When conditions are favorable, herbivores may reach outbreak levels and cause extensive defoliation in these forests. Organisms at many trophic levels participate in the food web of the Hemlock Forest. We have identified lepidopterous herbivores and hymenopterous parasitoids that are important determinants of population control of these herbivores.

Ectomyccorrhizal fungi - Increased nitrogen levels may retard the establishment and maintenance of the ectomycorrhizal symbiosis that is essential to hemlock vitatlity. Many of the ectomycorrhizal fungi belong to the class Basidiomycetes. The fungal growth stage is composed entirely of thread-like elements (hyphae) that branch throughout the substrate. Trees depend on this complex and permanent union between their roots and hyphae (mycorrhizae). This symbiotic relationship results in the fungus facilitating absorption of nutrients (i.e. phosphorous) and water from the soil and translocating these to the tree, while the tree returns the favor by supplying the fungus with simple sugars. Hyphae are beneficial to the tree in a number of ways: Their growth and branching habit extend the root systems of their host, and also help to bind soil together - reducing any erosion.

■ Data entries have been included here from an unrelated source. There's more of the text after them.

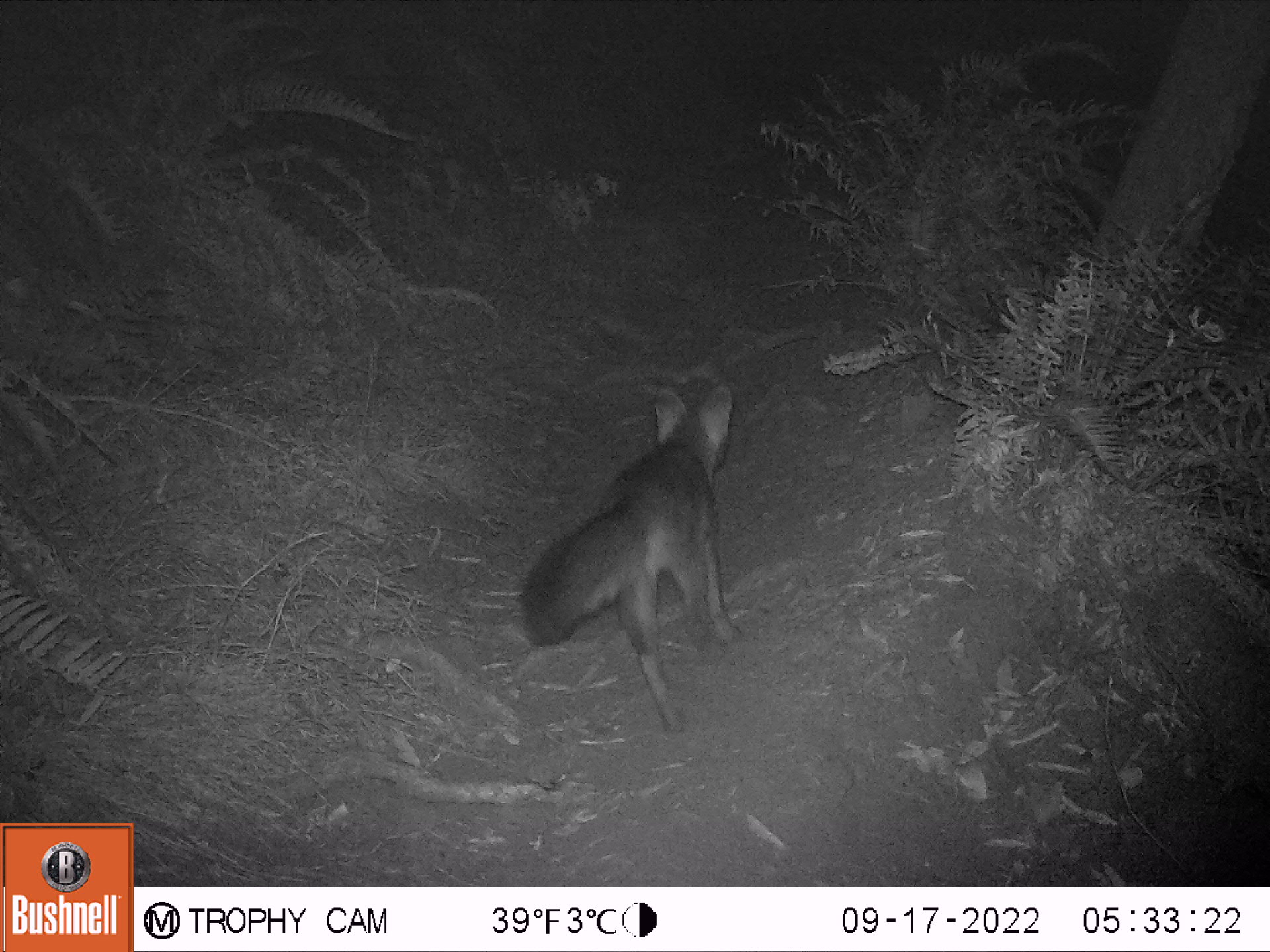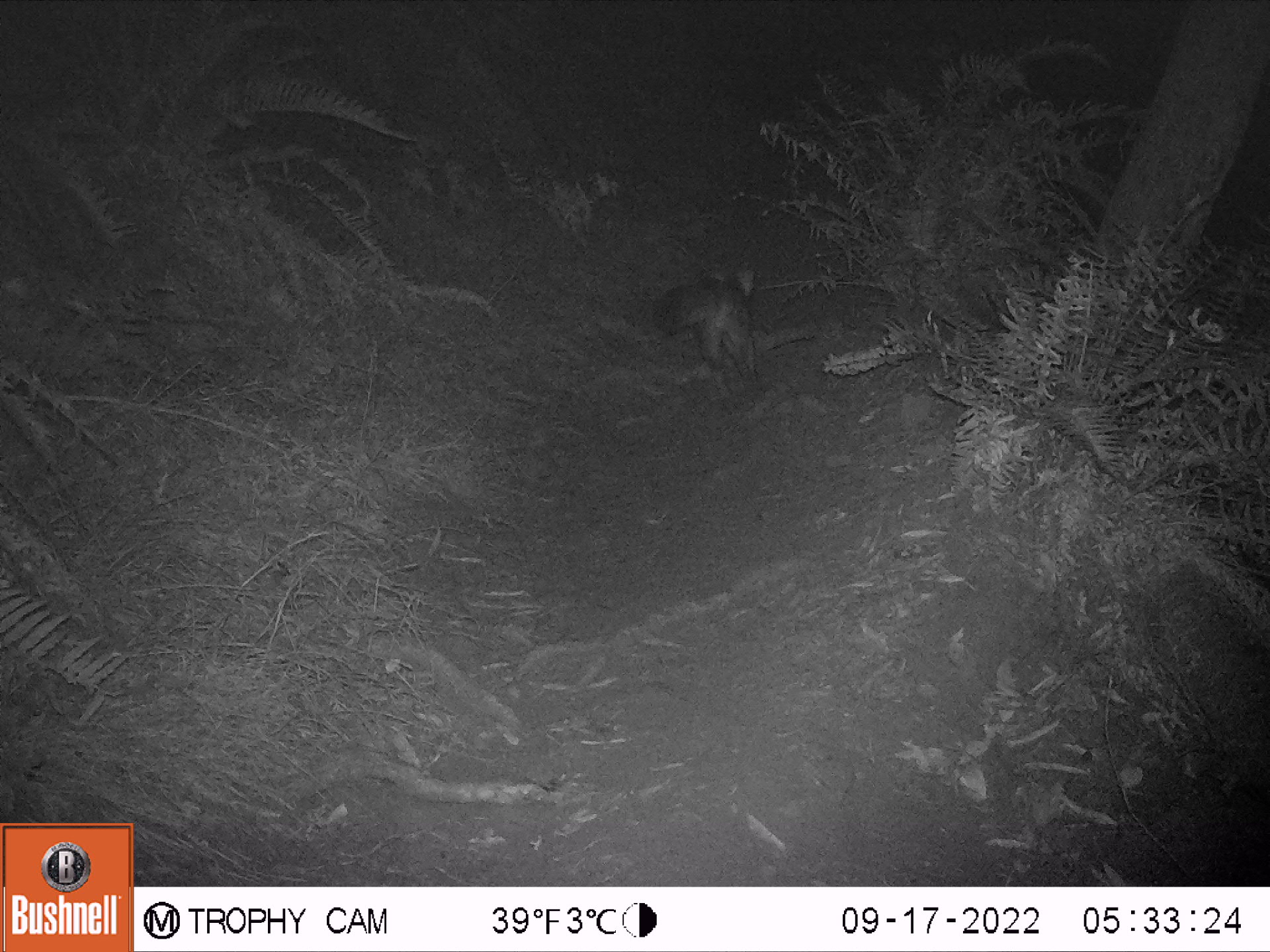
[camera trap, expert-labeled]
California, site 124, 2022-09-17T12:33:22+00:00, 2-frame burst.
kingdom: Animalia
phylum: Chordata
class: Mammalia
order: Carnivora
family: Canidae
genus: Urocyon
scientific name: Urocyon cinereoargenteus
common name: gray fox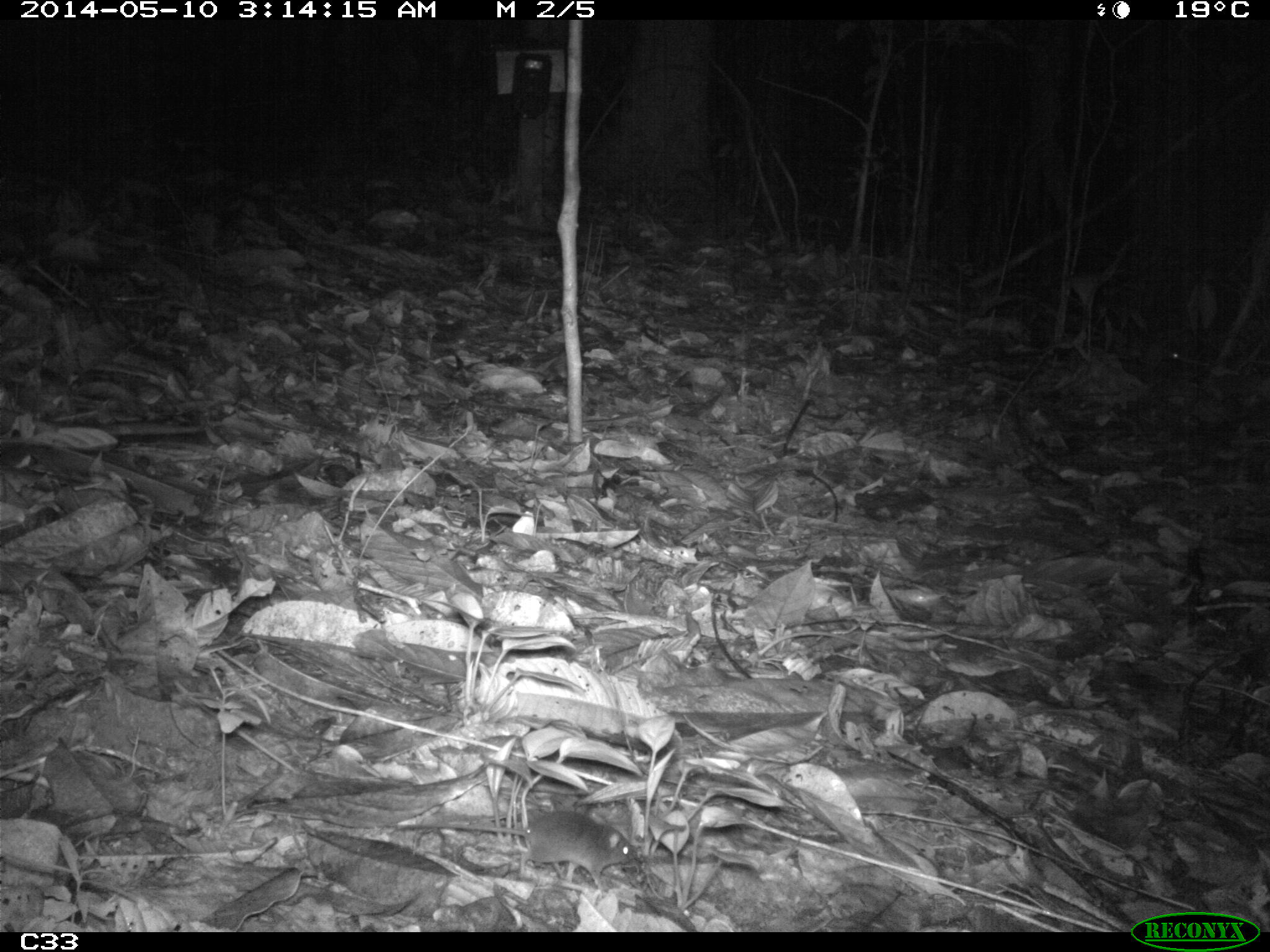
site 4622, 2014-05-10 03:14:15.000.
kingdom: Animalia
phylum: Chordata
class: Mammalia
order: Rodentia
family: Muridae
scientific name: Muridae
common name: mice, rats, and gerbils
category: unknown mouse or rat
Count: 1.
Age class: adult.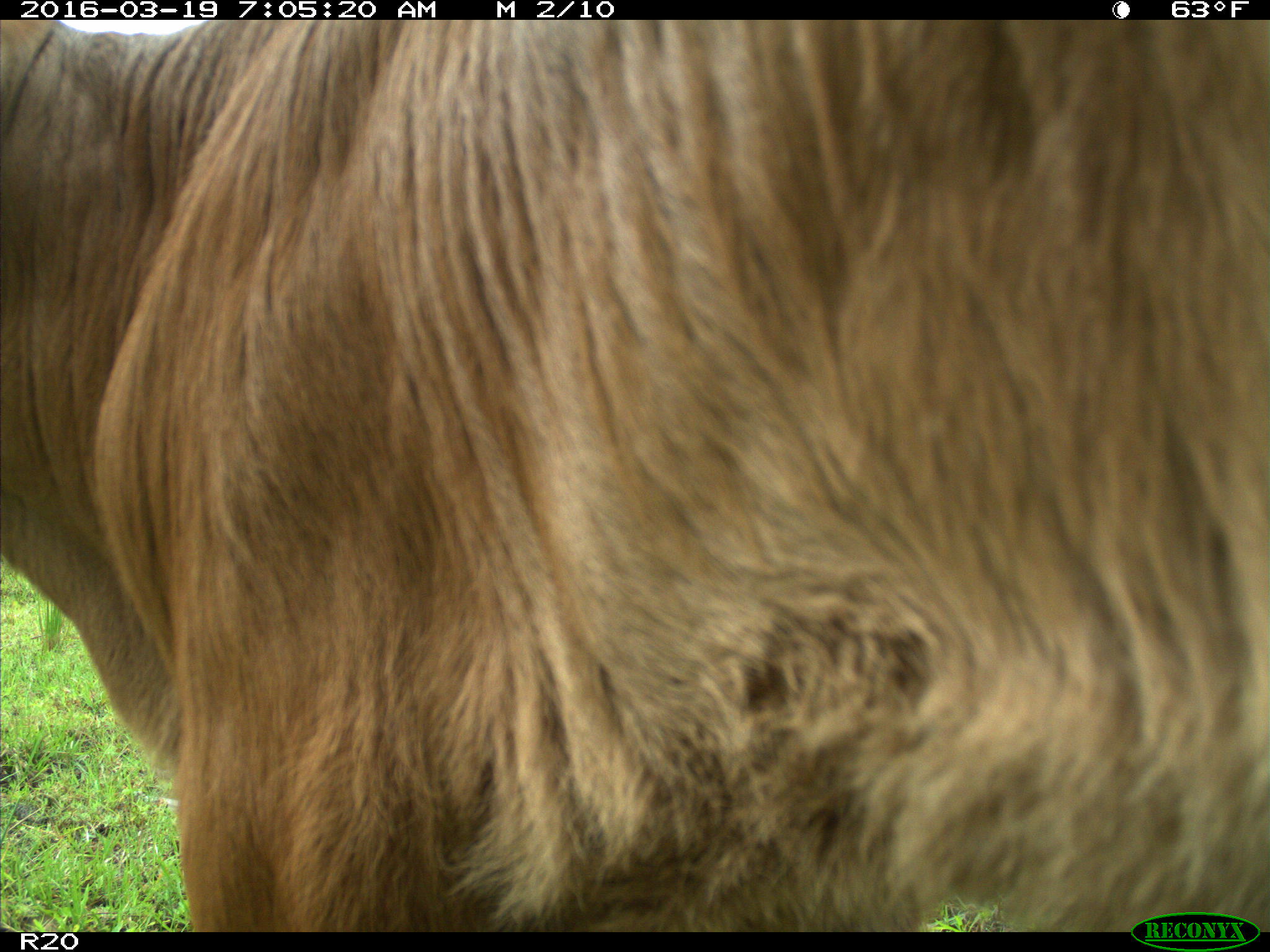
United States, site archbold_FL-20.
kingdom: Animalia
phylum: Chordata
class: Mammalia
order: Artiodactyla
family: Bovidae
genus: Bos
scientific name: Bos taurus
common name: domestic cow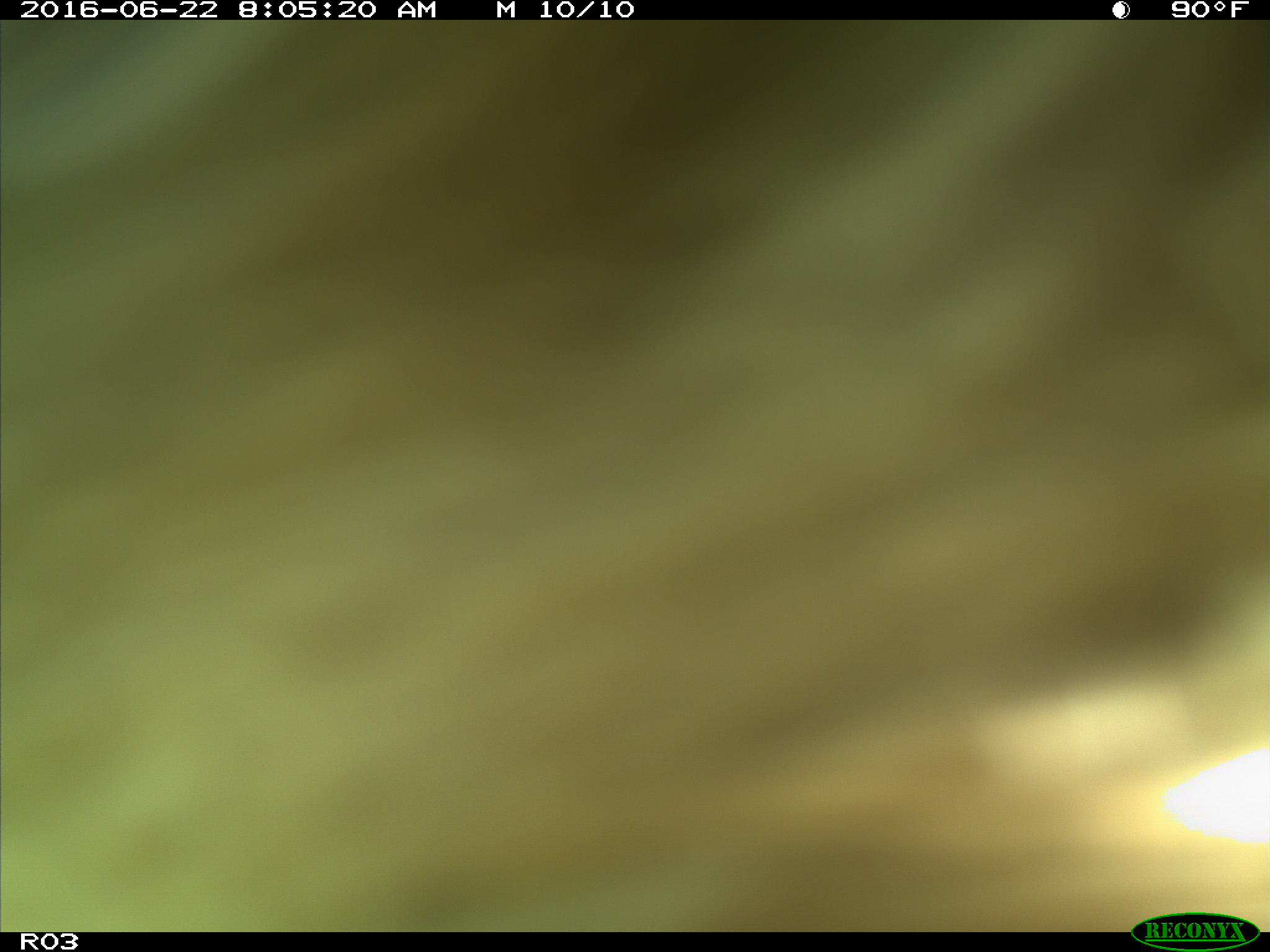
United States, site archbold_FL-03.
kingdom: Animalia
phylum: Chordata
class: Mammalia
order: Artiodactyla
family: Bovidae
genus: Bos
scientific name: Bos taurus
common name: domestic cow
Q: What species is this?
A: Bos taurus (domestic cow).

The objective of this study is to obtain baseline and time series data on the composition, richness, diversity, equitability, and abundance of ectomycorrhizal fungi in stands of hemlock (Tsuga canadensis) growing in the riparian zone of rocky headwater streams in the Catskill Mountains. Primary emphasis is to quantify the productivity and relative dominance of species of macrofungi (fungi that are visible to the naked eye and that fruit with a fruiting body) known or suspected to form ectomycorrhizae. Ectomycorrhizal health is monitored quantitatively by microscopic examination of hemlock roots.

With the help of two summer interns (funded by the NYS DEC), we have prepared a summary list of macrofungi of old growth hemlock forests of the Catskills, prepared a voucher collection of macrofungi of the Catskills, and established a database and photoarchive of these macrofungi.